Compulsory purchase orders
There is now pragmatic advice as to the service of documents. Acquiring authorities are encouraged to allow more time for responses to requests for information about interests in land or submitting objections to CPO. There is also encouragement to authorities to act responsibly regarding business and residential claimants, particularly regarding the timing of vesting orders and payment of compensation, which is particularly relevant when considering evictions. Authorities are reminded of their obligation to make advance payments of compensation in accordance with statutory time limits given cash flow difficulties which claimants may currently face.
To my mind, this is all welcome and congratulations are due in particular to the relevant civil servants. Of course, there is more to be resolved, for instance the vexed question of extending time limited planning permissions (see my 4 April 2020 blog post Pause Not Delete: Extending Planning Permissions) as well as the Regulations in relation to CIL, but it is good to see this progress.
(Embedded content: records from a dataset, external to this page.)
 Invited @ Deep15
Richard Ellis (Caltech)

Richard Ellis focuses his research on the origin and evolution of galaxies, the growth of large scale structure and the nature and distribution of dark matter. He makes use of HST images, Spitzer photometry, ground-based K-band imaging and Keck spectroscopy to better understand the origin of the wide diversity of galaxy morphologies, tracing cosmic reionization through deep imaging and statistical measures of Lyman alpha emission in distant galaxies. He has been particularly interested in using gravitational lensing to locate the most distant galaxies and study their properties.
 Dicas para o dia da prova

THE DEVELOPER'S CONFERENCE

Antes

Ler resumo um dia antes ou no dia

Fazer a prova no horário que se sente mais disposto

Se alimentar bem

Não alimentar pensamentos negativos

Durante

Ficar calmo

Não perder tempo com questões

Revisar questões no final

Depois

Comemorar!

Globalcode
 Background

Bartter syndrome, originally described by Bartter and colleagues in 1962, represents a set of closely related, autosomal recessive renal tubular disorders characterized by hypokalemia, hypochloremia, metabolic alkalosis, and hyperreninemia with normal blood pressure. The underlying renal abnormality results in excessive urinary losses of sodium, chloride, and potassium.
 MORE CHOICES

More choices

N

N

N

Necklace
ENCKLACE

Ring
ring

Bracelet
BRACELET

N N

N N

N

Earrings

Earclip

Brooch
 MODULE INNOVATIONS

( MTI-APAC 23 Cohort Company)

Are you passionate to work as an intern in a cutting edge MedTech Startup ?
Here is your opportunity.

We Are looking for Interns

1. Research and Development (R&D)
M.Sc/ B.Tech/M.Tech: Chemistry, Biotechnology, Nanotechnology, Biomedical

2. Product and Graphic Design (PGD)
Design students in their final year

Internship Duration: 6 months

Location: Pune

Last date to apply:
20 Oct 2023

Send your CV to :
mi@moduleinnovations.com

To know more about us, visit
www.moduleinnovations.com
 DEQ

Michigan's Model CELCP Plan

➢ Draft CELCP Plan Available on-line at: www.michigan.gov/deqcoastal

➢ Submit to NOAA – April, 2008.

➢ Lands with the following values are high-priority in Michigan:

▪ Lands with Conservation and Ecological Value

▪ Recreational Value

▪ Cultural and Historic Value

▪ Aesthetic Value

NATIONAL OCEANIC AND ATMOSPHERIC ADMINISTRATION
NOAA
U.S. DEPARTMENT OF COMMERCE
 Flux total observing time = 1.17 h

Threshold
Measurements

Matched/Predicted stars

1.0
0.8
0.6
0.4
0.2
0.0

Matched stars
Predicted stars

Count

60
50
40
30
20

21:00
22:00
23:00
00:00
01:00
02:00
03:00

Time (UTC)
No wonder MHCLG’s Simon Gallagher was prepared to come on this week’s Have We Got Planning News For You!
Whether by serendipity or, now I think about it, of course, good planning, the RTPI published on 15 May 2020 its research paper Pragmatic and prepared for the Recovery: The planning profession’s rapid response to Covid-19. This last week has been a good start.
Simon Ricketts, 16 May 2020
Personal views, et cetera
(Thank you to Town’s Michael Gallimore and Lida Nguyen for allowing me to draw from a client note prepared earlier this week).